Deep Researcher with Sequential Plan Reflection and Candidates Crossover (Deep Researcher Reflect Evolve)

This paper introduces a novel Deep Researcher architecture designed to generate detailed research reports on complex PhD level topics by addressing the inherent limitations of the Parallel Scaling paradigm. Our system utilizes two key innovations: Sequential Research Plan Refinement via Reflection and a Candidates Crossover algorithm. The sequential refinement process is demonstrated as an efficient method that allows the agent to maintain a centralized Global Research Context, enabling it to look back at current progress, reason about the research plan, and intelligently make changes at runtime. This dynamic adaptation contrasts with parallel approaches, which often suffer from siloed knowledge. The Candidates Crossover algorithm further enhances search efficiency by deploying multiple LLM candidates with varied parameters to explore a larger search space, with their findings synthesized to curate a comprehensive final research response. The process concludes with One Shot Report Generation, ensuring the final document is informed by a unified narrative and high fact density. Powered by the Gemini 2.5 Pro model, our Deep Researcher was evaluated on the DeepResearch Bench, a globally recognized benchmark of 100 doctoral level research tasks. Our architecture achieved an overall score of 46.21, demonstrating superior performance by surpassing leading deep research agents such as Claude Researcher, Nvidia AIQ Research Assistant, Perplexity Research, Kimi Researcher and Grok Deeper Search present on the DeepResearch Bench actively running leaderboard. This performance marginally exceeds our previous work, Static DRA, and reinforces the finding that sequential scaling consistently outperforms the parallel self consistency paradigm.
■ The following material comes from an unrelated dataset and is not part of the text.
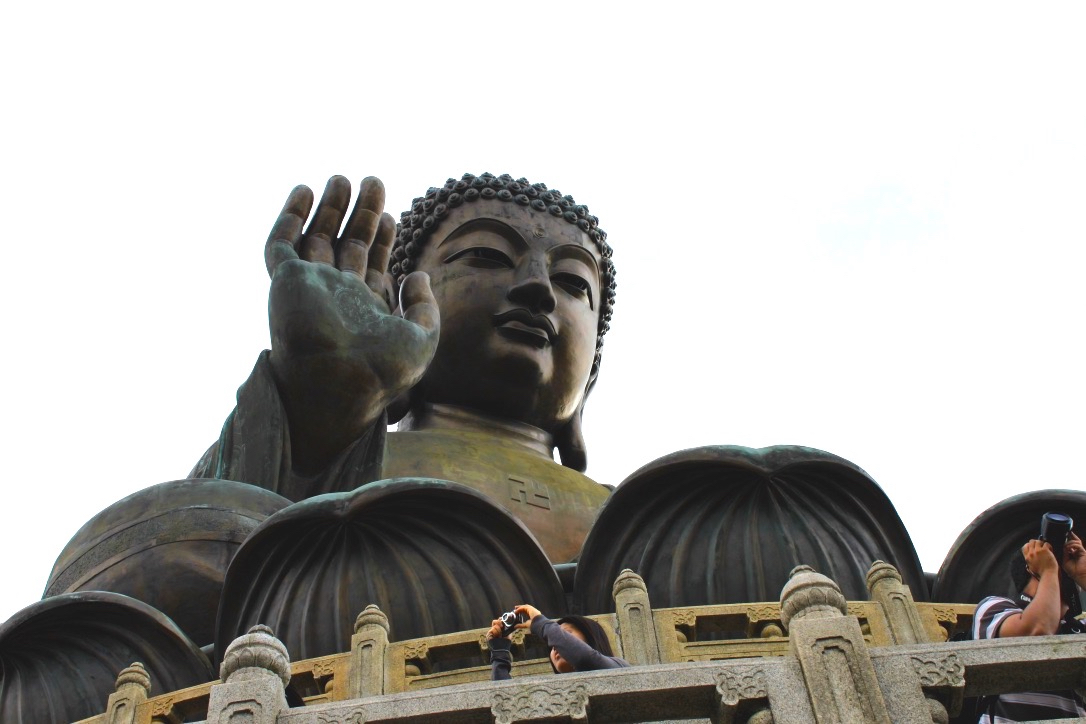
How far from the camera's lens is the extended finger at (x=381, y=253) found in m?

翻译：本文提出了一种新颖的深度研究员架构，旨在通过解决并行扩展范式固有的局限性，生成关于复杂博士级别主题的详细研究报告。我们的系统采用了两项关键创新：基于反思的序列化研究计划优化与候选方案交叉算法。序列化优化过程被证明是一种高效方法，使智能体能够维持一个集中的全局研究上下文，从而回顾当前进展、推理研究计划，并在运行时智能地做出调整。这种动态适应与并行方法形成对比，后者常受限于知识孤岛问题。候选方案交叉算法通过部署多个具有不同参数的大型语言模型候选者来探索更大的搜索空间，并综合其发现以构建全面的最终研究响应，从而进一步提升搜索效率。该过程以一次性报告生成为终结，确保最终文档具有统一的叙事逻辑和高事实密度。基于Gemini 2.5 Pro模型驱动的深度研究员在DeepResearch Bench（一个包含100项博士级研究任务的全球公认基准测试集）上进行了评估。我们的架构获得了46.21的综合得分，在DeepResearch Bench实时运行排行榜上超越了Claude Researcher、Nvidia AIQ Research Assistant、Perplexity Research、Kimi Researcher及Grok Deeper Search等领先的深度研究智能体，展现出卓越性能。该表现略优于我们先前的工作Static DRA，并进一步证实了序列化扩展范式持续优于并行自洽范式的结论。